Il vise à réduire les risques en cas d’accident grave. Limiter notamment les conséquences radiologiques à l’extérieur. Pour l’EPR a été prévue, par exemple, l’installation d’un récupérateur de corium sous le réacteur en cas de fusion du cœur. Pour les réacteurs de 900 MW, la construction d’origine ne le permet pas, mais nous avons prescrit des mesures produisant des effets comparables. Comme l’épaississement du radier (dalle béton) ou la mise en place de dispositifs d’évacuation de la chaleur en dehors de l’enceinte.

La possibilité de relever la sûreté au niveau de celle de l’EPR est parfois mise en doute.
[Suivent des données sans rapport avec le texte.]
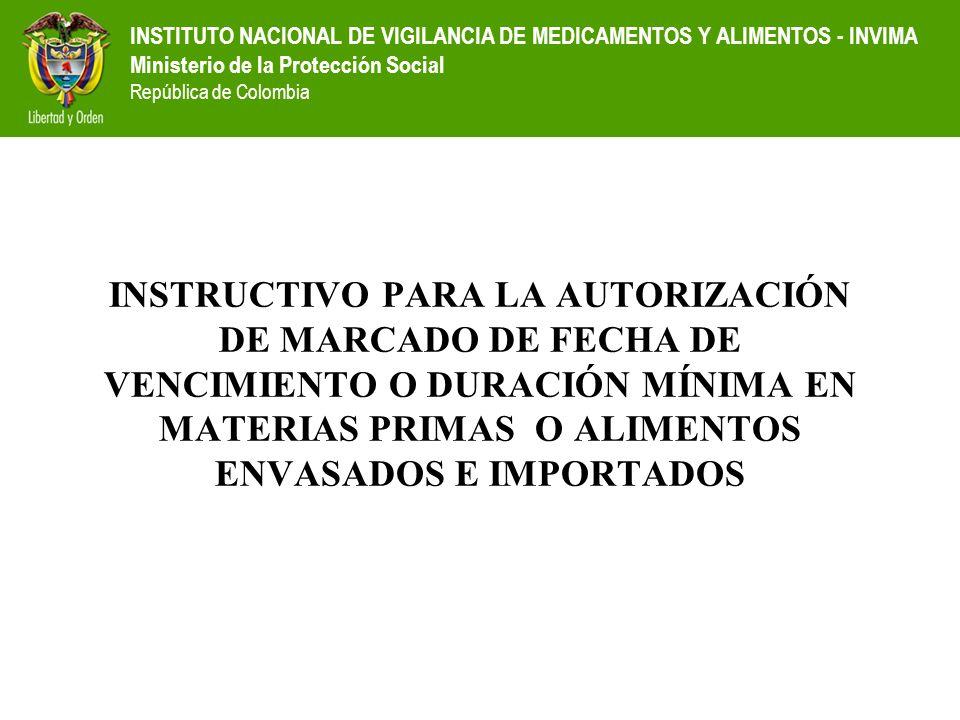 INSTRUCTIVO PARA LA AUTORIZACIÓN DE MARCADO DE FECHA DE VENCIMIENTO O DURACIÓN MÍNIMA EN MATERIAS PRIMAS O ALIMENTOS ENVASADOS E IMPORTADOS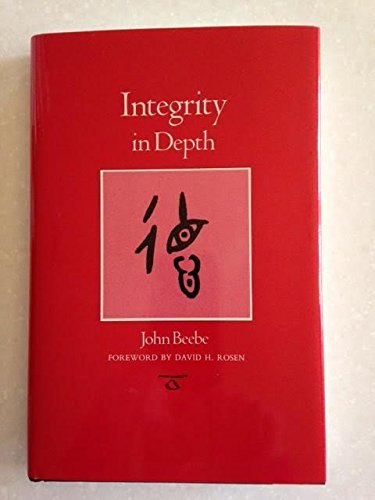 Rosen David H. Beebe John Integrity In Depth (carolyn And Ernest Fay Series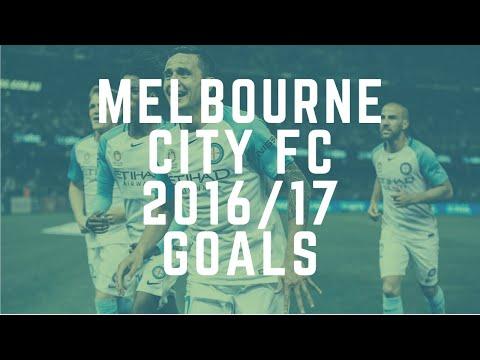 Melbourne City FC 2016/17 Season Goals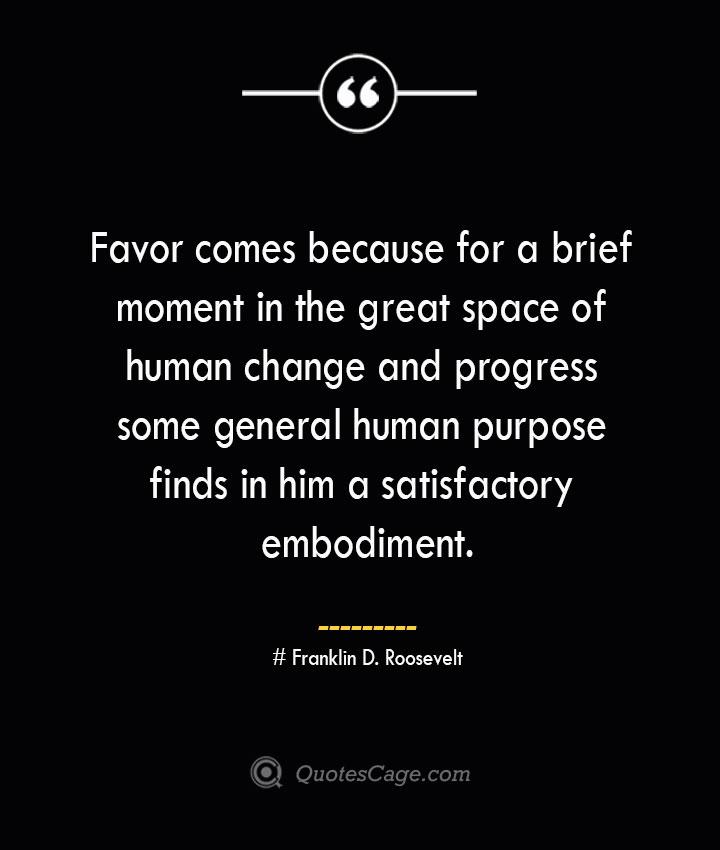 Favor comes because for a brief moment in the great space of human change and progress some general human purpose finds in him a satisfactory embodiment.— Franklin D. Roosevelt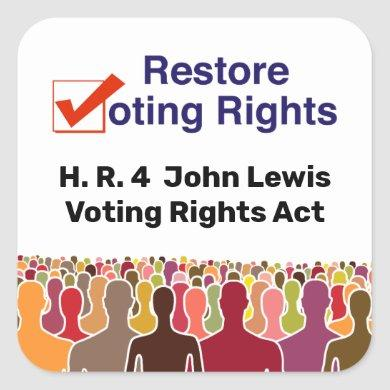 HR4 John Lewis Voting Rights Act Square Sticker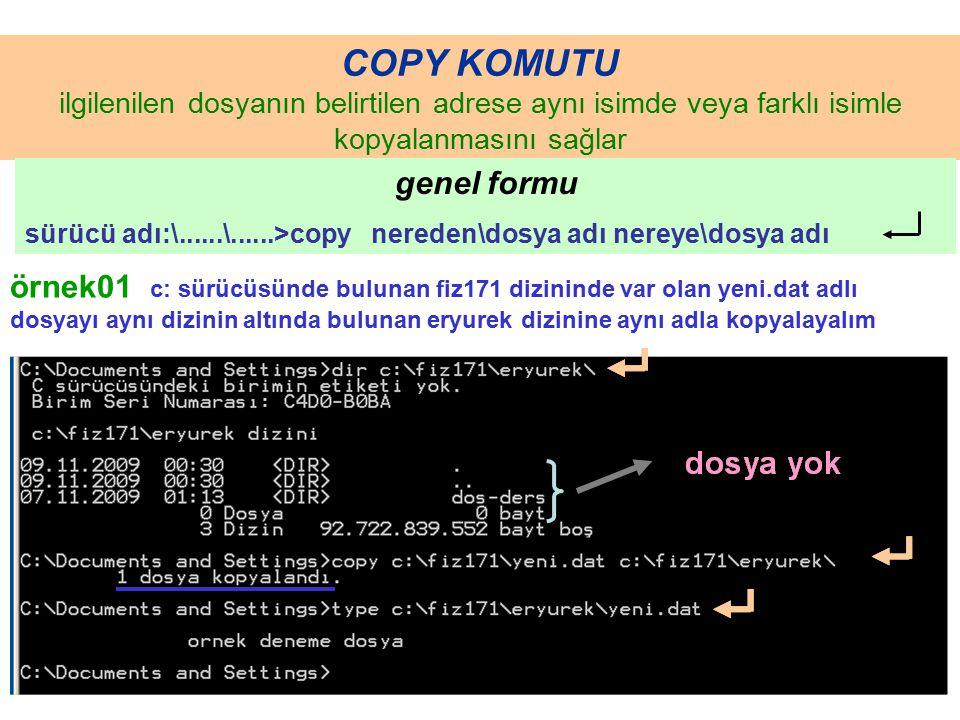 COPY KOMUTU ilgilenilen dosyanın belirtilen adrese aynı isimde veya farklı isimle kopyalanmasını sağlar genel formu sürücü adı:\......\......>copy nereden\dosya adı nereye\dosya adı örnek01 c: sürücüsünde bulunan fiz171 dizininde var olan yeni.dat adlı dosyayı aynı dizinin altında bulunan eryurek dizinine aynı adla kopyalayalım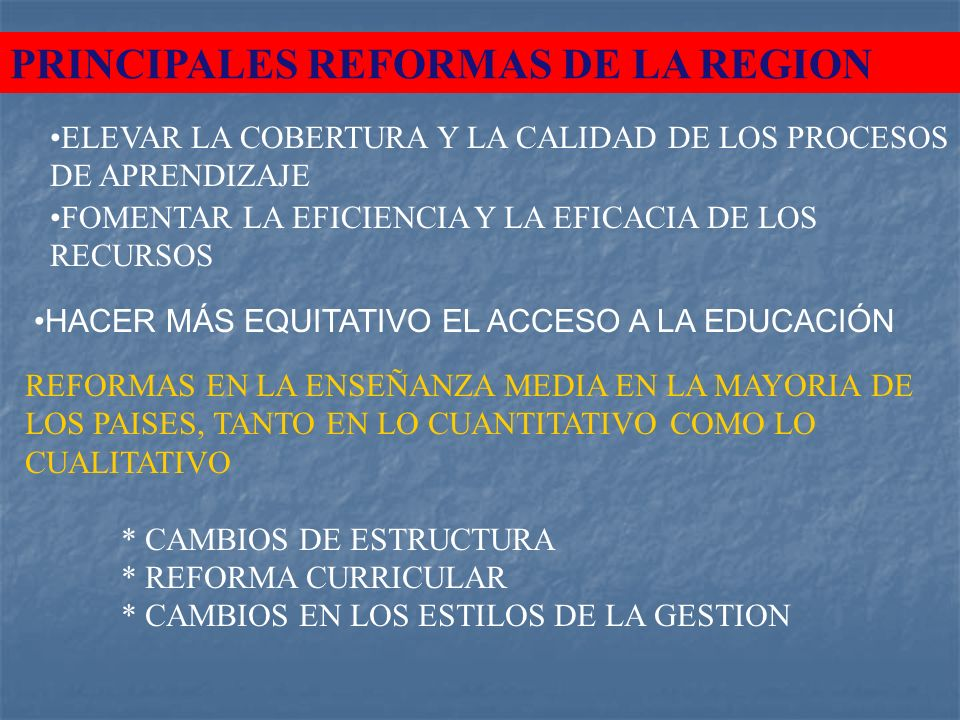 PRINCIPALES REFORMAS DE LA REGION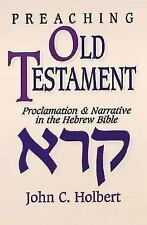 Preaching Old Testament : Proclamation and Narrative in the Hebrew Bible by...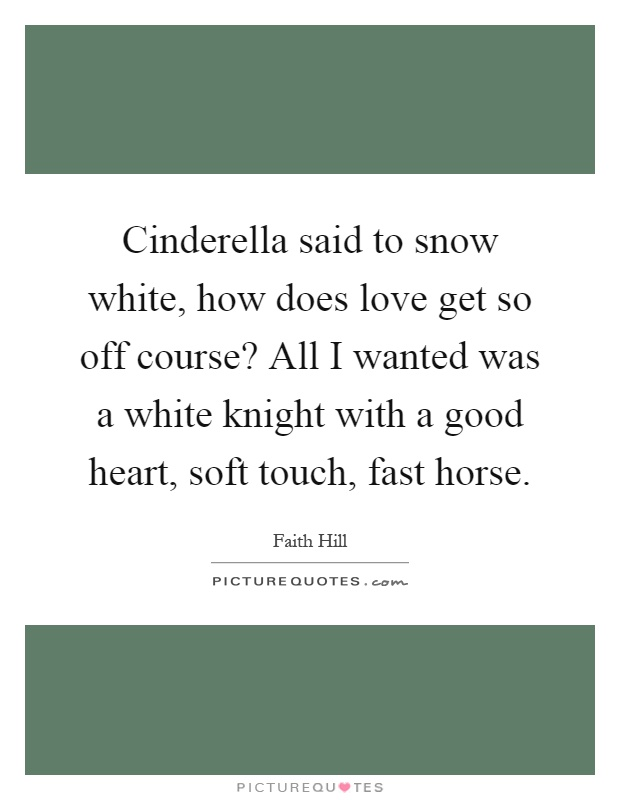 Cinderella said to snow white, how does love get so off course? All I wanted was a white knight with a good heart, soft touch, fast horse Picture Quote #1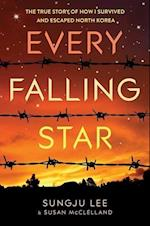 Every Falling Star: The Story of How I Escaped North Korea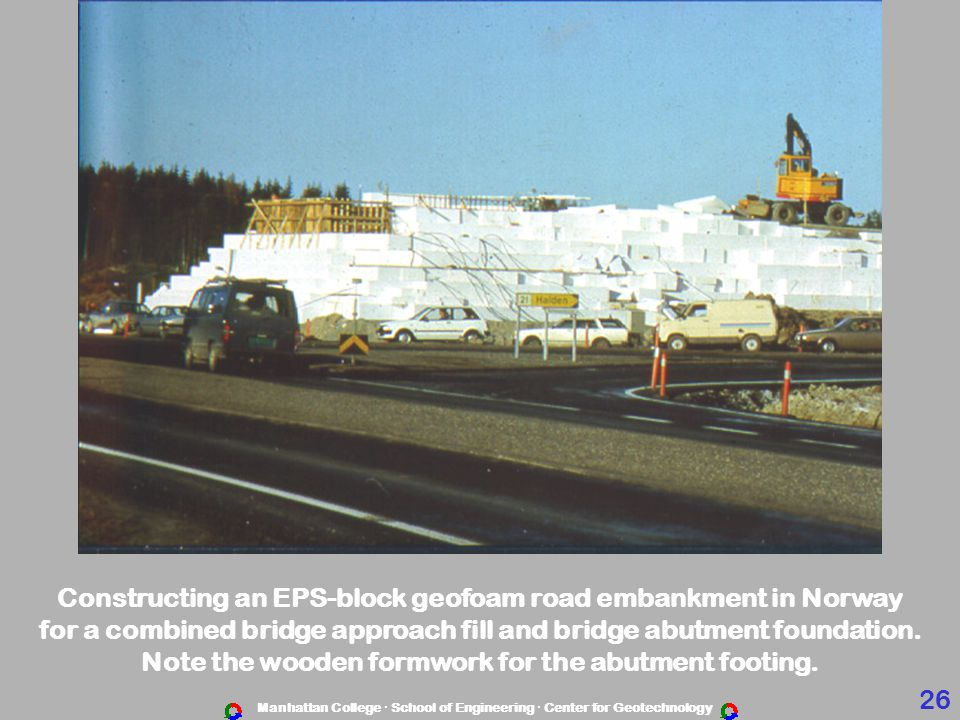 Manhattan College · School of Engineering · Center for Geotechnology Constructing an EPS-block geofoam road embankment in Norway for a combined bridge approach fill and bridge abutment foundation.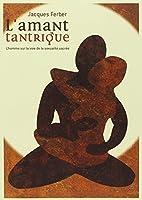 L'amant tantrique : L'homme sur la voie de la sexualité sacrée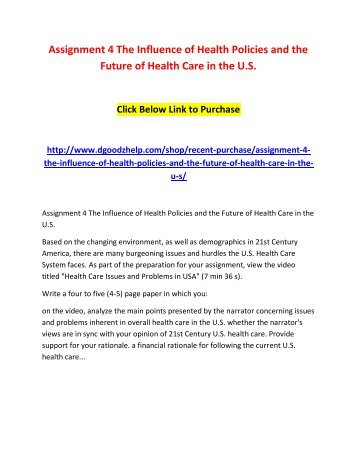 Assignment 4 The Influence of Health Policies and the Future of Health Care in the U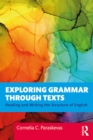 Exploring Grammar Through Texts : Reading and Writing the Structure of English - eBook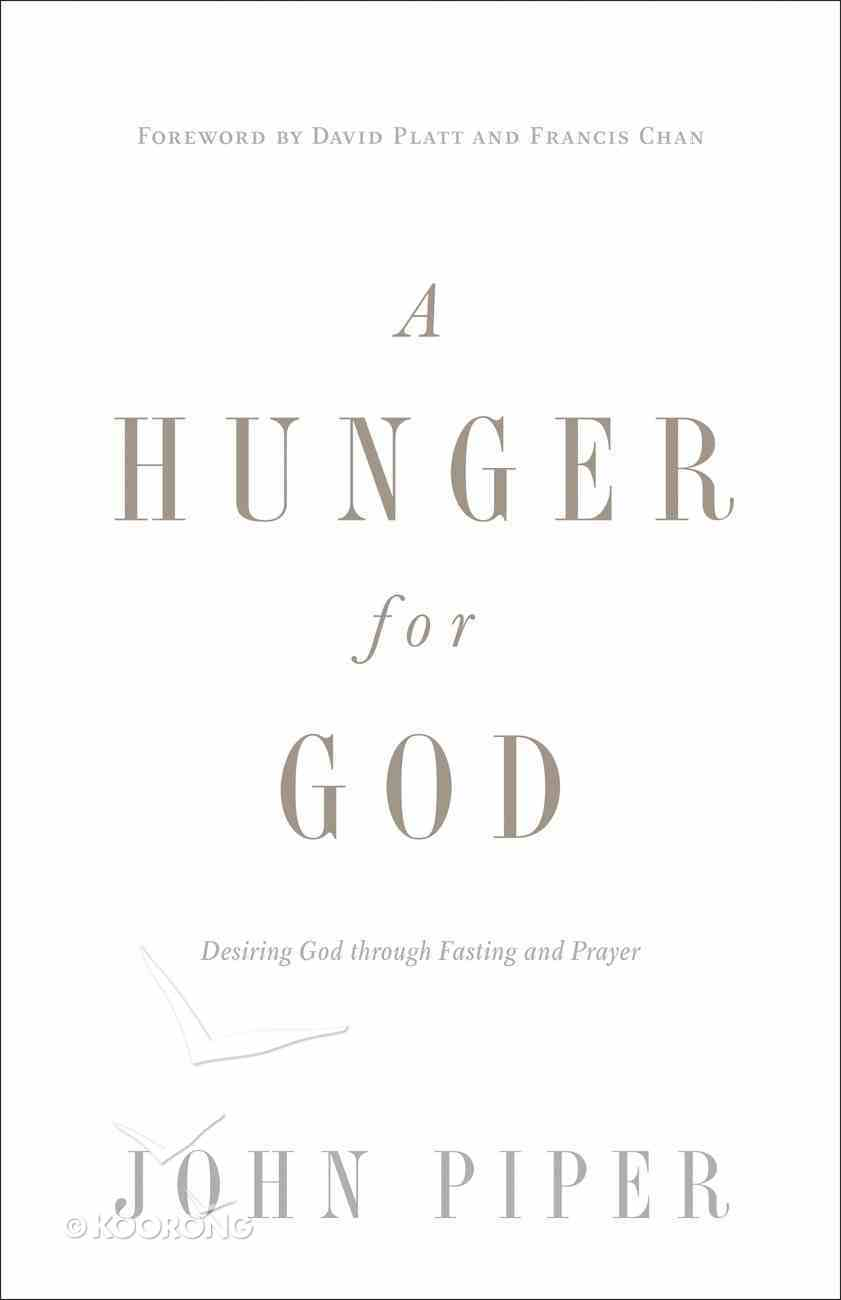 A Hunger For God Paperback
L’objectif est de s’en rapprocher le plus possible. Tous les réacteurs de 900 MW devront intégrer ces prescriptions de l’ASN. Il s’agit de les faire progresser tous, en tenant compte des spécificités de chacun.

Les associations antinucléaires s’inquiètent souvent d’un état « préoccupant » du parc.

Je partage l’idée qu’il faut maintenir la vigilance auprès de l’exploitant. C’est ce que nous faisons avec nos inspections. Et nous avons plutôt constaté des améliorations pour résorber par exemple des écarts de conformité de matériel ou d’organisation, sur la réalisation de programmes de maintenance, etc. Mais il y a encore des points de faiblesse sur l’état des matériels importants pour la sûreté, et donc une vigilance à avoir, il n’y a pas de débat là-dessus. D’un autre côté, nous ne pouvons pas nier les améliorations qui sont constatées chez EDF.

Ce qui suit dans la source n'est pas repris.